A homemade vegetarian and vegan black bean chili recipe. Using pre-cooked black beans and tomato sauce from a can makes this vegetarian chili recipe super-easy and relatively quick to make. Perfect for a cold winter night when you need a soothing, warming and filling home-cooked homemade meal fast. Add some leftover rice, leftover quinoa, or whip up some instant rice and a green salad, and you've got yourself a complete meal.
This vegetarian chili recipe is a great idea for a weeknight vegan dinner. Curious about more chili recipes? This black bean chili with sweet potatoes is quite popular here on TheSpruce, and vegetarian chili made with tofu is also a favorite, if you like tofu (and if you don't, here's why you SHOULD like tofu!).
The recipe calls for everything to be simmered together for twenty minutes. If you're short on time, you can even skimp a bit, and if you have more time, give it a few more minutes to allow all the flavors to more fully develop.
- 1/2 onion, diced
- 2 cloves garlic, minced
- 3 tbsp. olive oil
- 1 15 oz. can of black beans (undrained)
- 1 15 oz. can of tomato sauce
- 2 tsp. cumin
- 1/4 tsp. cayenne pepper
- 1 tsp. chili powder
- Salt and pepper to taste
- Sautee onions and garlic in oil until onions turn clear, about 5 minutes.

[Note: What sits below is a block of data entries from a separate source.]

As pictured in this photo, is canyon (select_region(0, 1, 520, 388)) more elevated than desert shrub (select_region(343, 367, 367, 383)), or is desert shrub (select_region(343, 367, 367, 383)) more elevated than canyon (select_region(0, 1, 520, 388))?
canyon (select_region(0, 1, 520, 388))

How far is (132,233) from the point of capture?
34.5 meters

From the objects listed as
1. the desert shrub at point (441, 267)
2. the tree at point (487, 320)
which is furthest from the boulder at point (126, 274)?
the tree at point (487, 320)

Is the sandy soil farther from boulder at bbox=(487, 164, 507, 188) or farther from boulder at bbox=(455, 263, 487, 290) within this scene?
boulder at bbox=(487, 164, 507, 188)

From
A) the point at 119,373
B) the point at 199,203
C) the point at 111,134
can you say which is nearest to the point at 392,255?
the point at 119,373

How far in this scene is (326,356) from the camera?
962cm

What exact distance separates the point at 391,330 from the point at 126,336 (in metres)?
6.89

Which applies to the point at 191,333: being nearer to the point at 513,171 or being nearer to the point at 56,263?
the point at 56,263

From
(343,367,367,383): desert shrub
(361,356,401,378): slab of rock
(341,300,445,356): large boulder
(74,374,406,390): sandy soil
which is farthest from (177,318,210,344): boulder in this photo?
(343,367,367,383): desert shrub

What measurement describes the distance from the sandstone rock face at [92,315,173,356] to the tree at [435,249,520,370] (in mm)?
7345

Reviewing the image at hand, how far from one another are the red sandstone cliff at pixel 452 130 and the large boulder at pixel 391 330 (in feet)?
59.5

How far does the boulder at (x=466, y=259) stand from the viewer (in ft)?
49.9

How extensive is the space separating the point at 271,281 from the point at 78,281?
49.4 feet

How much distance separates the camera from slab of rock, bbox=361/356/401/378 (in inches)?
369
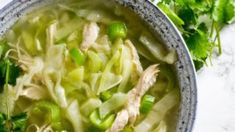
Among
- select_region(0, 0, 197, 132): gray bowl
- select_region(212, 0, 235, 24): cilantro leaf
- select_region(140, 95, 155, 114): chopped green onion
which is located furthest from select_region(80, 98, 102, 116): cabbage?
select_region(212, 0, 235, 24): cilantro leaf

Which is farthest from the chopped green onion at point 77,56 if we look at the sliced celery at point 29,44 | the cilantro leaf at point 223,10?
the cilantro leaf at point 223,10

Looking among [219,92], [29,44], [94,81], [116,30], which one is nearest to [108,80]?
[94,81]

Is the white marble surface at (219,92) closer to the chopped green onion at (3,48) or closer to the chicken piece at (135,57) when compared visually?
the chicken piece at (135,57)

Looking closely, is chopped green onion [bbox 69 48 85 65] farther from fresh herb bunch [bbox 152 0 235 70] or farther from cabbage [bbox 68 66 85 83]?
fresh herb bunch [bbox 152 0 235 70]

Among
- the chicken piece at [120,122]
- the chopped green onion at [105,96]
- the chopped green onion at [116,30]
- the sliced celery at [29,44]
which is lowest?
the chicken piece at [120,122]

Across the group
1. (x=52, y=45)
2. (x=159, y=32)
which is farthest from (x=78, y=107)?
(x=159, y=32)
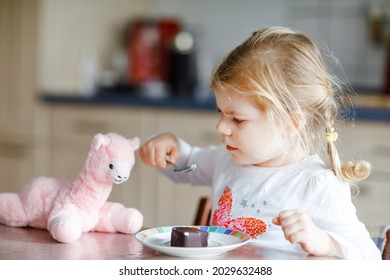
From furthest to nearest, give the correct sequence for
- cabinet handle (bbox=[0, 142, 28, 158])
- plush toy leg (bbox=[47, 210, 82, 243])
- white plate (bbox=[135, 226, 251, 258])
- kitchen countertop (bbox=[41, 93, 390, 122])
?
cabinet handle (bbox=[0, 142, 28, 158]) < kitchen countertop (bbox=[41, 93, 390, 122]) < plush toy leg (bbox=[47, 210, 82, 243]) < white plate (bbox=[135, 226, 251, 258])

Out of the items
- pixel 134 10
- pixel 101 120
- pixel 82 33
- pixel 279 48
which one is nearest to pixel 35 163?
pixel 101 120

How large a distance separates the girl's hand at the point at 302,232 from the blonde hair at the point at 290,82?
173 mm

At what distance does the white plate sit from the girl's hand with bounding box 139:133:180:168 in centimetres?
26

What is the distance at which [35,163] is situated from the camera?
123 inches

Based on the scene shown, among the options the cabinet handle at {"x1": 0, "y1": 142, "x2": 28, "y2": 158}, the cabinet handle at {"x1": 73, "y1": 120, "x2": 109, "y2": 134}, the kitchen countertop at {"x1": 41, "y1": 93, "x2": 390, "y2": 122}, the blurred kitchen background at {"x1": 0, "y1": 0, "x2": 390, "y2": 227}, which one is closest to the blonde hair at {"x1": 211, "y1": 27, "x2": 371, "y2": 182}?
the kitchen countertop at {"x1": 41, "y1": 93, "x2": 390, "y2": 122}

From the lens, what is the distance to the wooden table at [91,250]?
93cm

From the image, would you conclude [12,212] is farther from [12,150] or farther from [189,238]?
[12,150]

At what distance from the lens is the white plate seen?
89 cm

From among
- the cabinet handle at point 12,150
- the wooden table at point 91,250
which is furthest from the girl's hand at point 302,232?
the cabinet handle at point 12,150

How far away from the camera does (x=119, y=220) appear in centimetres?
110

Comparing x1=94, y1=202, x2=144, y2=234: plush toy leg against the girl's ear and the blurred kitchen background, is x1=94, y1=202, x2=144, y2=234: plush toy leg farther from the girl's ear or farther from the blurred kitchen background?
the blurred kitchen background

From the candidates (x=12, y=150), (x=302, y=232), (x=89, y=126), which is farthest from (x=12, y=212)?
(x=12, y=150)

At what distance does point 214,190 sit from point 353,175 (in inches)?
11.9
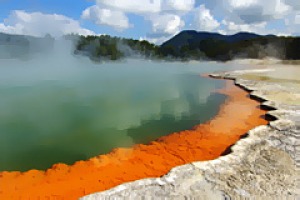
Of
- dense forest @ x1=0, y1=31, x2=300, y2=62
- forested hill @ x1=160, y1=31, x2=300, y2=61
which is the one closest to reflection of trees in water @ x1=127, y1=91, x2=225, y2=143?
dense forest @ x1=0, y1=31, x2=300, y2=62

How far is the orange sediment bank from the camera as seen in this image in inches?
207

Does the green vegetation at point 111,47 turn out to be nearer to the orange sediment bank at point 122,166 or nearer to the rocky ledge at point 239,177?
the orange sediment bank at point 122,166

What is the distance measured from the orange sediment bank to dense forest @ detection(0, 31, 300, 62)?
49800 mm

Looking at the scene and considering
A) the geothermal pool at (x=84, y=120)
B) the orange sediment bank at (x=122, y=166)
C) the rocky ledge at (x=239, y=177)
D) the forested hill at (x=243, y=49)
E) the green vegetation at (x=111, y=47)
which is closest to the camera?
the rocky ledge at (x=239, y=177)

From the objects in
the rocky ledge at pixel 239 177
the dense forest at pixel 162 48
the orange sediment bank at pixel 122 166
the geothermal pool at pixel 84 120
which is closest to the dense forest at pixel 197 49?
the dense forest at pixel 162 48

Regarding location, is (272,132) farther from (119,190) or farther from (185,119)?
(119,190)

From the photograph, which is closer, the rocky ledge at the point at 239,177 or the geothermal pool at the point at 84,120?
the rocky ledge at the point at 239,177

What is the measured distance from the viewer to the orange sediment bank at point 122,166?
525 cm

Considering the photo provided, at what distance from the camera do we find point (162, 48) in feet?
225

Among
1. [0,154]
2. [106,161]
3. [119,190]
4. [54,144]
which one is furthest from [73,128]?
[119,190]

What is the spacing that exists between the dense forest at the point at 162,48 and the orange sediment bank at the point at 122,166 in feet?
163

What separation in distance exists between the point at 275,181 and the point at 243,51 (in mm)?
61191

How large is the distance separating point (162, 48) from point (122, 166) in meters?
64.0

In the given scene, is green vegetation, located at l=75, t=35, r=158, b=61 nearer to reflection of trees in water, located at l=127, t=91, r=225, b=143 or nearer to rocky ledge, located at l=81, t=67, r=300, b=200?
reflection of trees in water, located at l=127, t=91, r=225, b=143
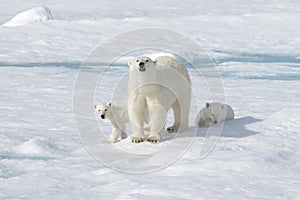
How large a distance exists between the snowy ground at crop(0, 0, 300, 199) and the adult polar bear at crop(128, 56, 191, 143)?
169 mm

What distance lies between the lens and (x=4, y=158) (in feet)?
14.5

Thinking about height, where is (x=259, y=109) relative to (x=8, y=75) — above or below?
below

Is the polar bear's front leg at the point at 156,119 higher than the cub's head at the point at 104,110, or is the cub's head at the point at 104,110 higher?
the cub's head at the point at 104,110

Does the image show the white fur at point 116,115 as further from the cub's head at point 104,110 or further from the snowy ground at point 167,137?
the snowy ground at point 167,137

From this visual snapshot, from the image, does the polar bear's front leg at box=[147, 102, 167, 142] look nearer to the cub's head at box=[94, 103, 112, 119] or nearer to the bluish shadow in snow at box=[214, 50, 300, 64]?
the cub's head at box=[94, 103, 112, 119]

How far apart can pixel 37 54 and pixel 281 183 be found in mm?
8833

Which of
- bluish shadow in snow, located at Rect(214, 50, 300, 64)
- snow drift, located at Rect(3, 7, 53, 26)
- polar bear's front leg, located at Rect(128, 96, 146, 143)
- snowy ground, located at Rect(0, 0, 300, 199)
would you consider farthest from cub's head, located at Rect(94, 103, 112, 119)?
snow drift, located at Rect(3, 7, 53, 26)

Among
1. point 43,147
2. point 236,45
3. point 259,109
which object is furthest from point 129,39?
point 43,147

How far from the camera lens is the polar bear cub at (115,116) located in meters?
4.94

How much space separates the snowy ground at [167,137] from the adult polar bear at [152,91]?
0.55 feet

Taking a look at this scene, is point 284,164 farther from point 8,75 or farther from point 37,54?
point 37,54

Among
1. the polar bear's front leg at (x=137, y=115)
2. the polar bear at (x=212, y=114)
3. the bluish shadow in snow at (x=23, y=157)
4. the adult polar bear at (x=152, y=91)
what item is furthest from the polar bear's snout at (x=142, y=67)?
the polar bear at (x=212, y=114)

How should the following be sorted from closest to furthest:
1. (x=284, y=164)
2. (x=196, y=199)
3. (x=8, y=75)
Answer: (x=196, y=199) → (x=284, y=164) → (x=8, y=75)

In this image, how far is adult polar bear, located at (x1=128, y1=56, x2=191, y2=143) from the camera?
4.38 metres
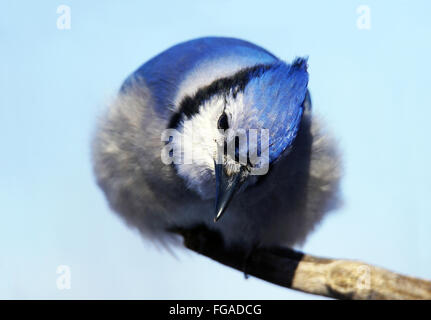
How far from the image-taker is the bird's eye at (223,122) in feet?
7.74

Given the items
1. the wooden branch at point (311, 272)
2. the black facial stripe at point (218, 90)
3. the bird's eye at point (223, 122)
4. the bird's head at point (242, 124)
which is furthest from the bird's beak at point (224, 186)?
the wooden branch at point (311, 272)

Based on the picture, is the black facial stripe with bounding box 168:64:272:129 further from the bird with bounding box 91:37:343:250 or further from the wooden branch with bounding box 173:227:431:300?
the wooden branch with bounding box 173:227:431:300

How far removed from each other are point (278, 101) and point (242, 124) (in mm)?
165

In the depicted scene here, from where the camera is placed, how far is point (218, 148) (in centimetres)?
237

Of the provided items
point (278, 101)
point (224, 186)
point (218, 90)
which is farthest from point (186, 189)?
point (278, 101)

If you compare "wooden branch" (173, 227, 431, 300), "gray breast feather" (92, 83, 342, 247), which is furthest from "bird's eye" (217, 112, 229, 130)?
"wooden branch" (173, 227, 431, 300)

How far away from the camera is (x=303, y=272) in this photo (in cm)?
275

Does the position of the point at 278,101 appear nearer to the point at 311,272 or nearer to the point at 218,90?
the point at 218,90

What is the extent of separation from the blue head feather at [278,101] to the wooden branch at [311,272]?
61 cm

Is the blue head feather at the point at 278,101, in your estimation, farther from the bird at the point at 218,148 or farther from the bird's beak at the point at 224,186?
the bird's beak at the point at 224,186

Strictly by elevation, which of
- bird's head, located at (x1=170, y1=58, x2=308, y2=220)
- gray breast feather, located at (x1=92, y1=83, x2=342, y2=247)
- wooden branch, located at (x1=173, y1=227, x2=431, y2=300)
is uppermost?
bird's head, located at (x1=170, y1=58, x2=308, y2=220)

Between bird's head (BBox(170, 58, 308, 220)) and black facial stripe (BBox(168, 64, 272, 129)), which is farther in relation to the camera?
black facial stripe (BBox(168, 64, 272, 129))

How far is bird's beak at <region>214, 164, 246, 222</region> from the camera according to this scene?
2371 millimetres
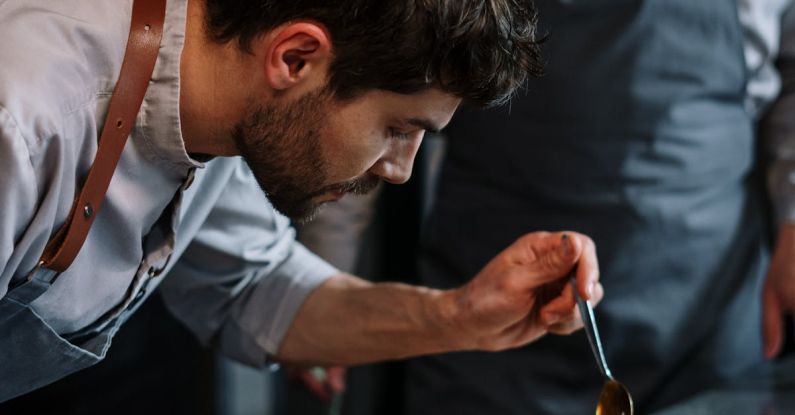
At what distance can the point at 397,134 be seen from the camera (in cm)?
106

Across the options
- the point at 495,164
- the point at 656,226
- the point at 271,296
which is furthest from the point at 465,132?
the point at 271,296

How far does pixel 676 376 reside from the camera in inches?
61.7

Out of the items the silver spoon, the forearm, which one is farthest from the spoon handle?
the forearm

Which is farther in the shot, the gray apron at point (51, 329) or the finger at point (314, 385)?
the finger at point (314, 385)

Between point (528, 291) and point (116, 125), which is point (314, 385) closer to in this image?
point (528, 291)

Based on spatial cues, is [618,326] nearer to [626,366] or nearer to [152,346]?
[626,366]

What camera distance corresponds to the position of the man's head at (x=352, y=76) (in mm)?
953

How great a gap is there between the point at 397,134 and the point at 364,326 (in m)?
0.30

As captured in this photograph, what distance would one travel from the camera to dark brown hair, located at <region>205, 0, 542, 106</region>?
948 mm

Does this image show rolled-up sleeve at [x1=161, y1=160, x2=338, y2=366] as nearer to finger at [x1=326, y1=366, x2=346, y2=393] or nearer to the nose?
the nose

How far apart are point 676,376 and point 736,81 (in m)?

- Carefully add in the tomato sauce and black beans and reduce the heat to medium low. Add the cumin, cayenne pepper and chili powder and stir to combine well.
- Cover and allow to simmer at least 20 minutes, stirring occasionally. Season well with salt and pepper.
- Taste, and adjust seasonings to taste.
- Enjoy your homemade vegetarian black bean chili!